I also had a year of CBT.
I am not cured of OCD but with the medication and CBT I have learnt to manage it.
At times it can be hard,especially now I'm at the age where I'm going through the menopause and suffer from anxiety.
I'm on hrt and when I have a blip with meno the OCD rears its ugly head but I have recently been prescribed mirtazapine for this which has helped no end.
Excuse me for butting in but I am interested in menopause and OCD could you find me Dyanna so I don't take over this thread please?
For Faith
Why is it everyone wants their partners to come off the meds
I am very sorry but I think it is complete and utter rubbish
If you can that's great
The main thing is to be well
If we had a broken leg no one in their right mind would say don't bother with the plaster!
It takes most people a long time to get the right meds
There are often side effects and we have to accept compromise
But please remember there are chemicals in our mind and like a diabetic these need regulating
I don't know about ruminating as I am unusual apparently because I don't have thoughts I can hear out loud
When I had a counsellor she said my thoughts were very deep
I love children too but my dad was a convicted paedophile and it made me feel dirty as though I would contaminate people by association and that they would avoid me if they knew the truth and I would be isolated alone which is my biggest subconscious fear.

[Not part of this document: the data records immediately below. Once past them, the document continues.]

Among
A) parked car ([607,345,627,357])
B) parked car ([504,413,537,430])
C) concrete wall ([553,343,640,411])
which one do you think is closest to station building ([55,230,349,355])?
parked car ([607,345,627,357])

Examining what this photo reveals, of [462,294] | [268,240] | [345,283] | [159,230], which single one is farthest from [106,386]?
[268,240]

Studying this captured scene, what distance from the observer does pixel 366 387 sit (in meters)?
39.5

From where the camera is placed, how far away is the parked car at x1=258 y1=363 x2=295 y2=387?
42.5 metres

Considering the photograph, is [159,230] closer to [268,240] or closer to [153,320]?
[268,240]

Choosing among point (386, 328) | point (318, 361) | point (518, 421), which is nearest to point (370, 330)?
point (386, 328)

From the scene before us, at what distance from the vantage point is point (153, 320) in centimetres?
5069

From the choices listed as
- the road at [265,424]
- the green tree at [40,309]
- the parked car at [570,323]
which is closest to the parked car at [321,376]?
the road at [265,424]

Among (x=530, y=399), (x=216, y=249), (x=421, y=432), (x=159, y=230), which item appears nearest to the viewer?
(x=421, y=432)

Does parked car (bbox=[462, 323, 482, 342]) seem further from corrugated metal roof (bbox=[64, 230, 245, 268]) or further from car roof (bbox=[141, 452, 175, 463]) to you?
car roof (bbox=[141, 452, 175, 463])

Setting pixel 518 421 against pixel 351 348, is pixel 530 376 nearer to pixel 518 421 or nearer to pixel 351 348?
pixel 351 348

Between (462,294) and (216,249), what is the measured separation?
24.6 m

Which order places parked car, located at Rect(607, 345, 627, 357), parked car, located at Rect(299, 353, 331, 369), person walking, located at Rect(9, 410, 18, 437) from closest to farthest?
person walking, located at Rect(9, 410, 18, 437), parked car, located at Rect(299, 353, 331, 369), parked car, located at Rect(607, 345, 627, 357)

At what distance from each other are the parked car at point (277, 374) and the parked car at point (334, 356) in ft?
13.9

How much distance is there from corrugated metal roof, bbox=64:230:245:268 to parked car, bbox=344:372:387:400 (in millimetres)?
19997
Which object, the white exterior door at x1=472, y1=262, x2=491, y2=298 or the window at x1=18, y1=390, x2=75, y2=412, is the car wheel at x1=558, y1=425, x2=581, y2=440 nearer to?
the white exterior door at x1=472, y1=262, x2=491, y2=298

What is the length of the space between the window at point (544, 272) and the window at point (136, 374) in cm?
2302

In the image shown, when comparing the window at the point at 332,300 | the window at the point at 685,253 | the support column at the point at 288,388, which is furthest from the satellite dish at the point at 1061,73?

Everything is dirty to me so I have ended up doing very little or nothing
I don't work because of this but do voluntary work when I can
However for years I did work it was like driving a chariot with six horses with everything going on in my head shouting at me about being dirty and contaminating everything I touched and being contaminated by everything touching me
I have in the past used Valium or diazepam to cope at my time of the month but that is over now
I am going for cat online run by nhs I will post on here when I find out more
You are very brave to write so candidly
It is scary to know there is a label for us but understanding each other is therapeutic
I have avoided these forums for years
OCD was known as the secret illness because we try to hide it
Good for you this is a good place to start the journey to forgive and love yourself
wow well its a horrible thing ocd , i have sufferd for 30 yrs and do have kids . i have had a nightmare but my ocd kicked in when they were youn and how to god i coped i really do not know. but i managed i am still here but we r strong people be strong ok like i am , seek help and try to get as much help as u can. ok x
Hi. Don't let this stop you getting married and having children, you will do them no harm and you will cope for certain. Everyone struggles with their thoughts and evil pops up in various ways in everyone's minds. It's what you choose to do with it that counts. If you reject it then you are just unwell even if you obsess over it, not evil. You deserve a family life. Accept that you will face more challenges than someone without this terrible problem, but don't stop living altogether. I've read everything you said and I'm not even slightly concerned that you won't be a good mum, just sad that you are suffering.